Beefy Boxes and Bandwidth Generously Provided by pair Networks
Perl Monk, Perl Meditation
 
PerlMonks  

SQL Joins across Subclasses

by djantzen (Priest)
on Jan 11, 2003 at 11:04 UTC ( [id://226068]=perlquestion: print w/replies, xml ) Need Help??

djantzen has asked for the wisdom of the Perl Monks concerning the following question:

I'm currently sketching out an object model where I have a superclass that holds about five attributes shared among the subclasses, with a couple of attributes in each subclass that are unique to it, and I'm trying to decide on a good relational table layout for the classes. In the past I've sometimes found it more worthwhile to have a single table that all the classes shared, just so long as their differences where minor and their unique attributes were not mutually exclusive. In other cases, where there was more difference than commonality, I've had entirely separate tables for each subclass. In this case though, I've got the bulk of the attributes shared and implemented in the superclass, with a minority of class-specific, and mutually exclusive attributes in the subclasses.

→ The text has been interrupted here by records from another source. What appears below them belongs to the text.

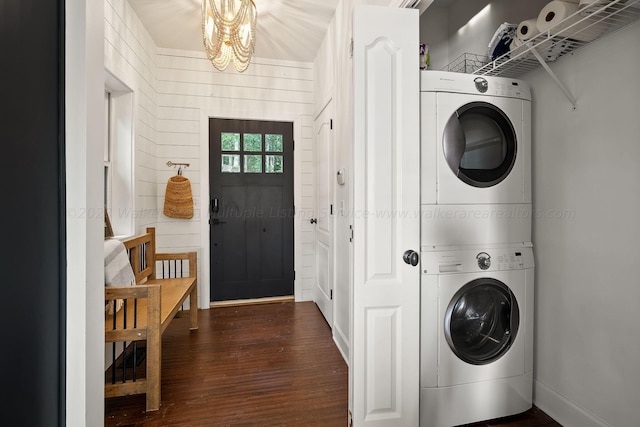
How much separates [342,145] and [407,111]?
43.0 inches

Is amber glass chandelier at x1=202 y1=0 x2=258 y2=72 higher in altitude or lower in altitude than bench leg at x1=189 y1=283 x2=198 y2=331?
higher

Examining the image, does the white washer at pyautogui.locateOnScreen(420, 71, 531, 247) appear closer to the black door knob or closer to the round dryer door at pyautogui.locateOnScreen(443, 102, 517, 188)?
the round dryer door at pyautogui.locateOnScreen(443, 102, 517, 188)

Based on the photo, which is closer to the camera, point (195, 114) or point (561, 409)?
point (561, 409)

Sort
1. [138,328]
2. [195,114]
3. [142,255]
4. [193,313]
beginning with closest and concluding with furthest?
[138,328] → [142,255] → [193,313] → [195,114]

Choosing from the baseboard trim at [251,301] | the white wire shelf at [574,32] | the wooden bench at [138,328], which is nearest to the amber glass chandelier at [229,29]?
the wooden bench at [138,328]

Asset attributes: asset_id desk status priority deadline / \ DocumentAsset attributes: MediaAsset attributes: doc_id media_id label
Note: a concrete subclass will have both an asset_id and either a doc_id/label or media_id.

My question is whether it makes sense to break this out into three tables and use joins to assemble the data into an object instance, or combine them into a single table where the doc_id, media_id, and label fields can be NULL (since you can have at most two of the three at any time)? Perhaps set up constraints that prohibit any one row from having values set for both doc_id and media_id?

Thanks for your input, fever

Replies are listed 'Best First'.
•Re: SQL Joins across Subclasses
by merlyn (Sage) on Jan 11, 2003 at 16:44 UTC
    If you use PostgreSQL, you can declare the derived table types as truly derived. Then a query against the parent type by default does an implicit join over all subtypes (unless you add an ONLY keyword). It's pretty slick.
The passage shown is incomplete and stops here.